Nearby, a case containing the notorious X Portfolio pictures attracted slightly aghast attention. Here, the famous "fisting" shot was cleverly, if disturbingly, displayed above a still life of a vase of gypsophila. It's a strange picture: from a distance you can't really see what you're looking at - it could be a rather quirky take on a Norman Foster building, or a shot of sand dunes. The faces of the women were pictures in themselves as they recognised what they were seeing and turned away in Munchian vignettes of souls in hell - eyes bulging, mouths open, chins drawn in. The men tended to respond by bursting out laughing. "Now," said a queenly man accompanied by a trio of hippy dresses, "wash your hands." A young woman glanced shyly at the man beside her - I wouldn't recommend this exhibition as first-date territory. "Do you think," she said, "they have to practise a lot to be able to do that?" A stout gent in a blazer walked away from the case. "Of course," he was saying, "Mapplethorpe was homosexual, you know. Obsessed with the... sexual function."

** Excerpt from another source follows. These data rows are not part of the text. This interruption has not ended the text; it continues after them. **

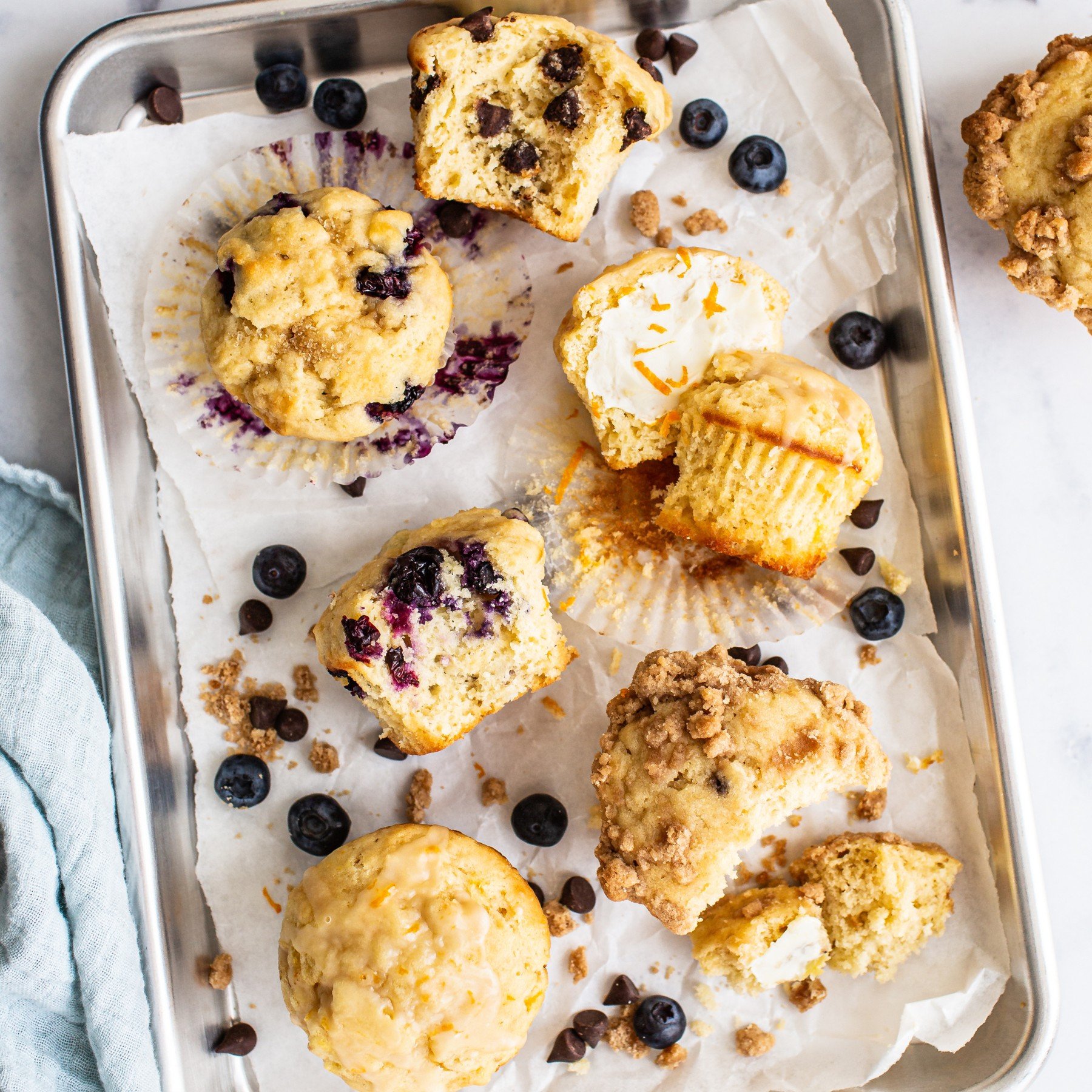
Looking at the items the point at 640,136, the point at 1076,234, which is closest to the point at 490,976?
the point at 640,136

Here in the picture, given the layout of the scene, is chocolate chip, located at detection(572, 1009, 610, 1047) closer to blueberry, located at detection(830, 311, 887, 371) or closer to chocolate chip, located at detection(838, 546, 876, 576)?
chocolate chip, located at detection(838, 546, 876, 576)

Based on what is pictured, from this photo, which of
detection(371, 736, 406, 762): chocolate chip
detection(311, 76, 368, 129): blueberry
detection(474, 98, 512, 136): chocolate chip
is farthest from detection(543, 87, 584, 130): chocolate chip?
detection(371, 736, 406, 762): chocolate chip

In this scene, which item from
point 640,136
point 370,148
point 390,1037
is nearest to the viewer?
point 390,1037

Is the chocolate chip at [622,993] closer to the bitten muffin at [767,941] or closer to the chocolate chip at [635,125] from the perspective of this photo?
the bitten muffin at [767,941]

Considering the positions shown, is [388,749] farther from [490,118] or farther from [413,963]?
A: [490,118]

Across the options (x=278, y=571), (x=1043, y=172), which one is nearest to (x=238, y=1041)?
(x=278, y=571)

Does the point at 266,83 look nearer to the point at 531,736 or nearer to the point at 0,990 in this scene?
the point at 531,736
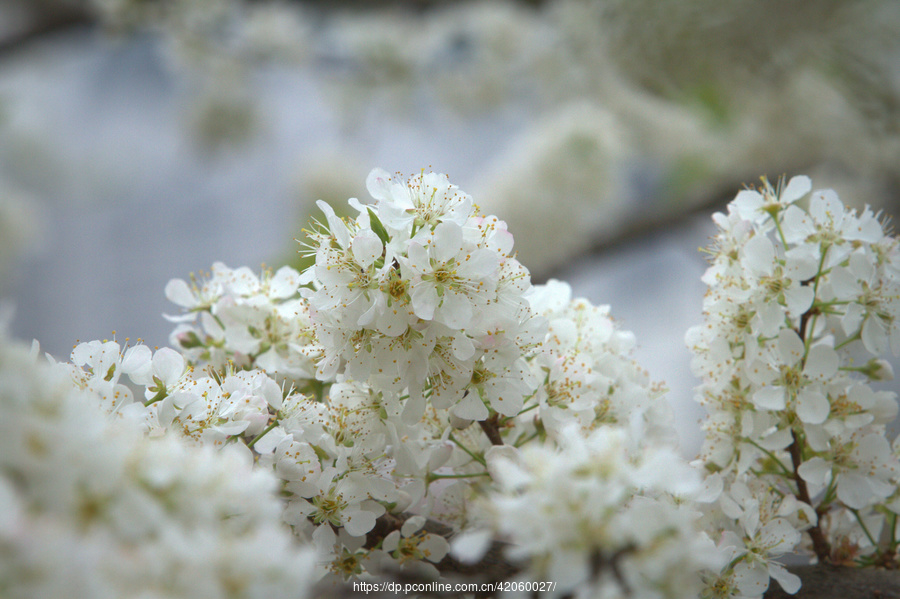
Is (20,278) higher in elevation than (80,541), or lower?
higher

Around a corner, one was presented with the delightful spectacle of a Modern Parent getting her comeuppance. You know Modern Parents: they have multiple body-piercing, take their children with them wherever they go, and insist on full and frank discussion of everything. This particular specimen had lost one child, who was slumped against a wall with a look of pure disdain on his face. Her daughter walked studiously up a line of portraits and came to a stop in front of two sado-masochistic scenes. "Mummy," she said loudly, "why is he doing that?" Modern Parent peered, recoiled and said something palliative. "But, Mummy," her voice rose another couple of hundred decibels, "he's peeing into that man's mouth." "Um... Oh, look," said Modern Parent, "have you seen these lovely flowers?"

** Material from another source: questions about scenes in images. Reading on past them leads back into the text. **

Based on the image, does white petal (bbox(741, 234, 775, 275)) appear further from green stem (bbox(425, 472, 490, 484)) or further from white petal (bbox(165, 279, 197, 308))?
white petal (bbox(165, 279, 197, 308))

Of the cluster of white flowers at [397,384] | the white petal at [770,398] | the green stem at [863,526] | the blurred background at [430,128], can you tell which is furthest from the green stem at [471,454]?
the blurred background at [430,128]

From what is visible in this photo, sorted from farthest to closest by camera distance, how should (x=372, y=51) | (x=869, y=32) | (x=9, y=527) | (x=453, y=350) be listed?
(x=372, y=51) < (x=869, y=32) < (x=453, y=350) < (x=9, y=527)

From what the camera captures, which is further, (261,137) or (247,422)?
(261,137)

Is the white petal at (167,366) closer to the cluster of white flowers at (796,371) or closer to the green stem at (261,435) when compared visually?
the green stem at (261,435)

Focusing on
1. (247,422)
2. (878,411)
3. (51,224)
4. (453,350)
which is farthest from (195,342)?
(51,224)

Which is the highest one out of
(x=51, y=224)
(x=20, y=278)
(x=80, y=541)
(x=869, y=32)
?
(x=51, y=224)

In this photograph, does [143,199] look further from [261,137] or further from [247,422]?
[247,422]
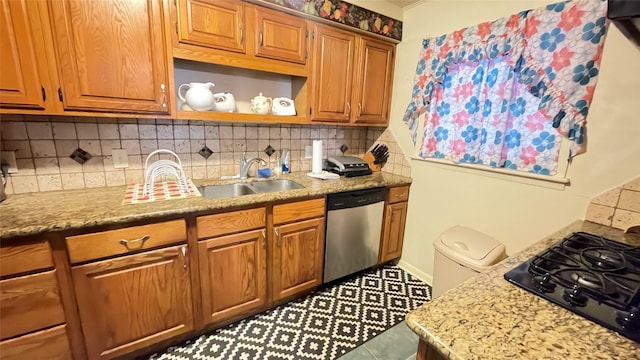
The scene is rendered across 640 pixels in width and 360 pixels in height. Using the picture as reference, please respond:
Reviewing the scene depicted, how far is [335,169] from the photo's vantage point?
232 centimetres

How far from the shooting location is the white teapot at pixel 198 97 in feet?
5.32

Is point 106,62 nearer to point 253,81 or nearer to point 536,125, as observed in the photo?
point 253,81

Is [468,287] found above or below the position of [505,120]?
below

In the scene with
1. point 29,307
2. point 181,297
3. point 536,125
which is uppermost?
point 536,125

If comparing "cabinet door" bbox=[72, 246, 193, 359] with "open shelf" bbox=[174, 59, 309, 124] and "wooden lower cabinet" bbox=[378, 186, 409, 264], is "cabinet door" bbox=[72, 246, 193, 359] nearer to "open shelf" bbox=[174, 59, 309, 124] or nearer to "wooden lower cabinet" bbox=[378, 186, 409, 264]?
"open shelf" bbox=[174, 59, 309, 124]

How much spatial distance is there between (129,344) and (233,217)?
836 mm

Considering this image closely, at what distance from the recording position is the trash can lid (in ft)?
5.22

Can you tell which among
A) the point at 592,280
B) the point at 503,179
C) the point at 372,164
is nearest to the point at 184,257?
the point at 592,280

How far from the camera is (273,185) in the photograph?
213 cm

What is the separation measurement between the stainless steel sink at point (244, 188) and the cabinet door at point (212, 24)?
0.92 meters

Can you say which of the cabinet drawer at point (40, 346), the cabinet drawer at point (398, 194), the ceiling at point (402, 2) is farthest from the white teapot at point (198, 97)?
the ceiling at point (402, 2)

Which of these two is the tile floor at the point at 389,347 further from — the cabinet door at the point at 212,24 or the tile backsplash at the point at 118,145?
the cabinet door at the point at 212,24

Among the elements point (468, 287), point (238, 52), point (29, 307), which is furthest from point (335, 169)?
point (29, 307)

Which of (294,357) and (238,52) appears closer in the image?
(294,357)
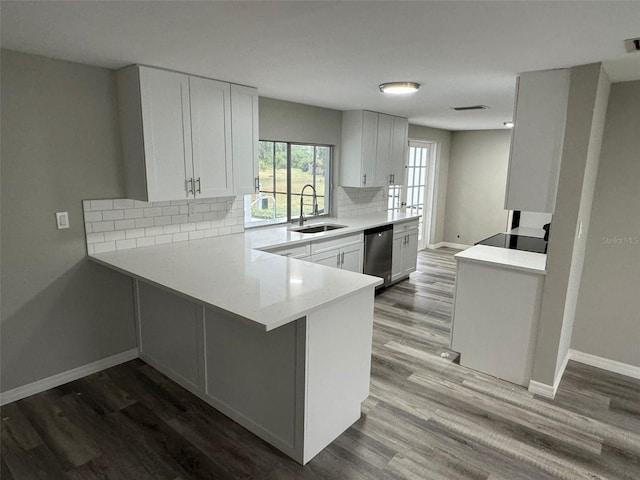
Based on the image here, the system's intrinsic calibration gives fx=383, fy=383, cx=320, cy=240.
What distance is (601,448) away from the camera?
2.24 meters

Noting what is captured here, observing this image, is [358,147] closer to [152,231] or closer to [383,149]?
[383,149]

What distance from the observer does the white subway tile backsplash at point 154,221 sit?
9.18 ft

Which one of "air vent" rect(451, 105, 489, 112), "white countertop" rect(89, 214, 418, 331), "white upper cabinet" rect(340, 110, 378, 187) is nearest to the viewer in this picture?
"white countertop" rect(89, 214, 418, 331)

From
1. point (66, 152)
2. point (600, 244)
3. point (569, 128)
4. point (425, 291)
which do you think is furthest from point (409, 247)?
point (66, 152)

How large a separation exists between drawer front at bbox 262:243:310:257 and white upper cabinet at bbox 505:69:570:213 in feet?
5.95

Two pictures up, and at last there was something of an explosion. "Jeez," cried a woman, "that is so obscene. It's so disgusting. Oh, that's horrible." Whoopee, I thought, at last a bit of the much-hyped controversy. I glanced at the picture at which she was gesturing as she spluttered. It was a portrait of Arnold Schwarzenegger, clad in bathing trunks. "God," she continued, "look at those arms. The man's a freak of nature. That is so ugly." Diagonally below was a shot of a smirking S&M-er with a huge slab of wood suspended from his dangly bits. One was reminded of anobscenity case a few years ago codenamed Operation Spanner. The police, apparently, chose that soubriquet because anyone who saw the pictures felt his nuts tighten.
I don't know about the whole obscenity question. I have a feeling that a great deal of it is hot air. But one thing's for certain: Robert Mapplethorpe must pose a bit of a threat to the average relationship. Musing over the succinctly named "Cock", in which a vast phallus is grasped by an equally vast fist, a man turned to his female companion. "A fine figure of a penis, that one," he said. "Mmm," she replied enthusiastically. "It is." Her face bore that sort of dreamy expression one associates with too much ice-cream.